Inclinado sobre las miserias de su tiempo, el despertar del utilitarismo moderno y el abandono de las fuentes cristianas por la intransigencia del clero protestante, Søren Kierkegaard no descuida sin embargo su amor a los humildes , en cuanto “los hombres son iguales porque son igualmente amados por Dios. La única diferencia es que uno es consciente de ser amado por Dios y otro no lo es o no quiere serlo “. Convencido de esta igualdad, escribe sus famosos “discursos edificantes” , en los que en polémica con la Iglesia imperante, Kierkegaard declara de querer convertirse en cristiano, contra viento y marea. Y la enseñanza vale para su pueblo, cuyos intereses espirituales defiende con tan denodado fervor. Cuántas veces no vaciló el maestro entre la severidad y la limpidez de su fe y los lazos que lo ataban al mundo, por imperfecto que fuera, entre ellos la veneración que nutría por el Obispo Mynster, confesor de su padre ; su incesante angustia por Regina, la amada infranqueable ; y sobre todo su compasión profunda por el pobre que debía trabajar toda una vida y al cual hubiera sido cruel arrebatarle el consuelo que el “cristianismo de la cristiandad presente” podía darle.

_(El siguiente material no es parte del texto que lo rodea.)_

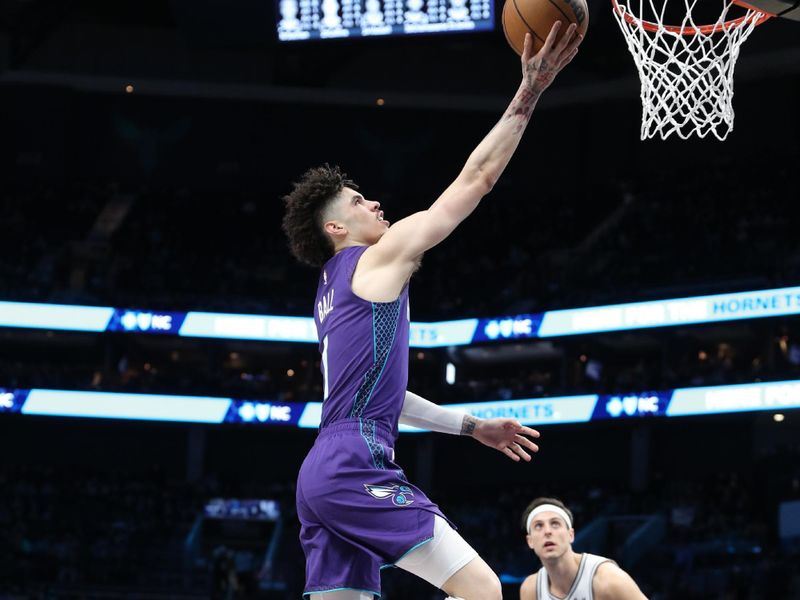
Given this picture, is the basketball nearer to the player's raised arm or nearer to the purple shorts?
the player's raised arm

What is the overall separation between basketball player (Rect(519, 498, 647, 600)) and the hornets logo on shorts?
2.19m

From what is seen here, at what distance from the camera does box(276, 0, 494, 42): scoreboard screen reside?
17922mm

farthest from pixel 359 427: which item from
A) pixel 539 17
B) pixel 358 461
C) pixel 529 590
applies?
pixel 529 590

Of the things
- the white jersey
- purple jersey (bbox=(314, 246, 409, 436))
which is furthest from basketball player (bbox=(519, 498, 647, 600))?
purple jersey (bbox=(314, 246, 409, 436))

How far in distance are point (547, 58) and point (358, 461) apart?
5.16 feet

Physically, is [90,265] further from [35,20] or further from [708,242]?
[708,242]

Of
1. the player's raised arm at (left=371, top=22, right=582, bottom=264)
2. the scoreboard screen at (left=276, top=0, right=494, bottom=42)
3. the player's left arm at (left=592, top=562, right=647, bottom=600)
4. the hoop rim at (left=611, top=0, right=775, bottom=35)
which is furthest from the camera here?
the scoreboard screen at (left=276, top=0, right=494, bottom=42)

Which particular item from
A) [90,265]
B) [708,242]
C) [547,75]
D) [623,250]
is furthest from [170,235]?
[547,75]

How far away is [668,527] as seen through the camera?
68.8 ft

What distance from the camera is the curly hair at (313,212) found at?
178 inches

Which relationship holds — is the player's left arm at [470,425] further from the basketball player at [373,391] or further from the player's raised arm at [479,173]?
the player's raised arm at [479,173]

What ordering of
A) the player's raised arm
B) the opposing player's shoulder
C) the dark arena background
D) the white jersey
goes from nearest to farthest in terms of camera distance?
the player's raised arm, the white jersey, the opposing player's shoulder, the dark arena background

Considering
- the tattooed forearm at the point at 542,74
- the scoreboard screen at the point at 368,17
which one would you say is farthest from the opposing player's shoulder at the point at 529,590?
the scoreboard screen at the point at 368,17

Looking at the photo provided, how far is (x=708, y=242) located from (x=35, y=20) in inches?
595
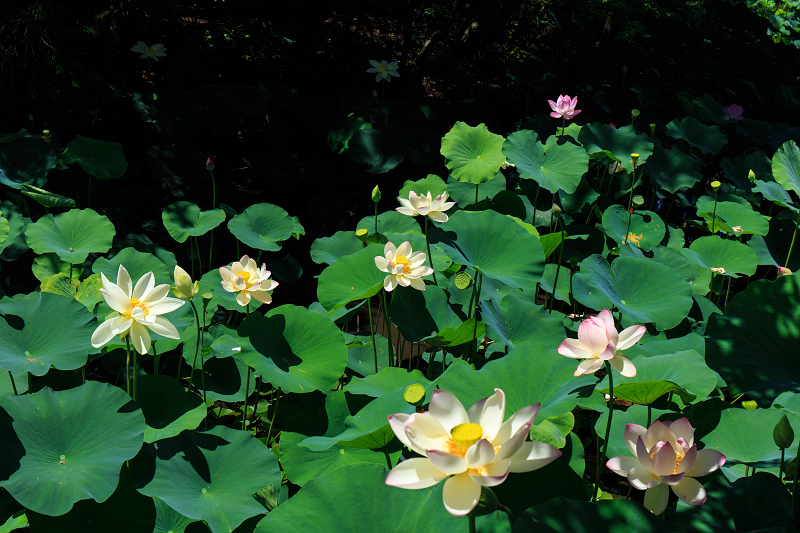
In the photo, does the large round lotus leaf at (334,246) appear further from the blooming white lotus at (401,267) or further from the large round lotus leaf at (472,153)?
the blooming white lotus at (401,267)

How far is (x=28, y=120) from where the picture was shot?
2.93 metres

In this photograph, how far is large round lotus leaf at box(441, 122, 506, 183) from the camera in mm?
2314

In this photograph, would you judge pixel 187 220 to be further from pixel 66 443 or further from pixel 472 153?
pixel 66 443

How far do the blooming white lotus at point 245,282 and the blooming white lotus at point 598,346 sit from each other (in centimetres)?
85

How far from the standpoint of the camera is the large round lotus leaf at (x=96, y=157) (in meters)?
2.50

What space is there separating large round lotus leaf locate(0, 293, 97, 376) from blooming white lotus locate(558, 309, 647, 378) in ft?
3.61

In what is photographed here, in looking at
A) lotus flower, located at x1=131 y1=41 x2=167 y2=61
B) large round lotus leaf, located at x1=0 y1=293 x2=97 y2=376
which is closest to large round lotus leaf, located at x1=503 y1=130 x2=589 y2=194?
large round lotus leaf, located at x1=0 y1=293 x2=97 y2=376

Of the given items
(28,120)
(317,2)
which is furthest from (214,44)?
(28,120)

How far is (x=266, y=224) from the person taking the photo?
238cm

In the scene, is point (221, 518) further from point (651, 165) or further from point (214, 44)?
point (214, 44)

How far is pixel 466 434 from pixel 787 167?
2476 millimetres

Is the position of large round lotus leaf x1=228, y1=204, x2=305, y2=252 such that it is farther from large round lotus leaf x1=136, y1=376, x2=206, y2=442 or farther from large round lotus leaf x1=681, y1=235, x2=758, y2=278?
large round lotus leaf x1=681, y1=235, x2=758, y2=278

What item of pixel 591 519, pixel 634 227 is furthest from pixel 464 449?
pixel 634 227

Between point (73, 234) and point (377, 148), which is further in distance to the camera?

La pluma de Kierkegaard no cesó nunca de condensar sus mayores tormentos y sus más altas inquietudes en artículos, pequeñas narraciones y pensamientos llenos de una sustancia contradictoria y apasionada. Su obra de poeta, filósofo y esteta no son sino “máscaras” como él define de su violento amor a Dios. No obstante, hay en ella, excepción hecha de su clarividencia cristiana, una fuerte dosis de verdades humanas que aún privadas de su estirpe sobrenatural, nos revelan una naturaleza terrestre en perpetuo confronte consigo misma. El año 1848 marca la era de su mayor producción literaria: ella marca también el momento de su mayor acercamiento a los problemas puramente humanos, al humanismo que tan fuertemente ponía él en contraste con la severidad de su concepción cristiana. En “La enfermedad mortal” concibe éste último como el único remedio para la desesperación y las miserias de la naturaleza humana. Pero su oscilación persiste: no se decide a afrontar la misión de pastor; se le hace imposible abandonar la pluma, su amor por Regina es de la más honda estirpe terrenal ; su piedad humana se rebela ante la condición de los humildes; infinita caridad lo liga a los suyos, a los hombres, a los que necesitan de la palabra del hombre. La felicidad puramente humana lo conmueve y le revela un misterioso estado de la naturaleza incompatible con su fe cristiana, pero no por ello menos alto y hermoso. Hacia el fin de su vida Kierkegaard probó la necesidad de morir en paz consigo mismo y con la existencia, dejando en suspenso la absolución de su alma, que tan apasionadamente había tratado de salvar durante toda su vida.

No le fue difícil por ello, a este terrible solitario, este gran defensor de los derechos del alma individual, a este implacable censor de la existencia humana y de la pasión trascendente, escribir estas conmovedoras palabras, llenas de veneración por sus semejantes: “Cuánto más alto se halla un hombre sobre lo que ama, más se sentirá impulsado (hablando humanamente) a levantar el objeto de su amor a su nivel; pero también más se sentirá movido (hablando divinamente) a descender hacia él. Esta es la dialéctica del amor. Es extraño que la gente no haya percibido esto en Cristo y siempre crean que se hizo hombre por compasión o necesidad”.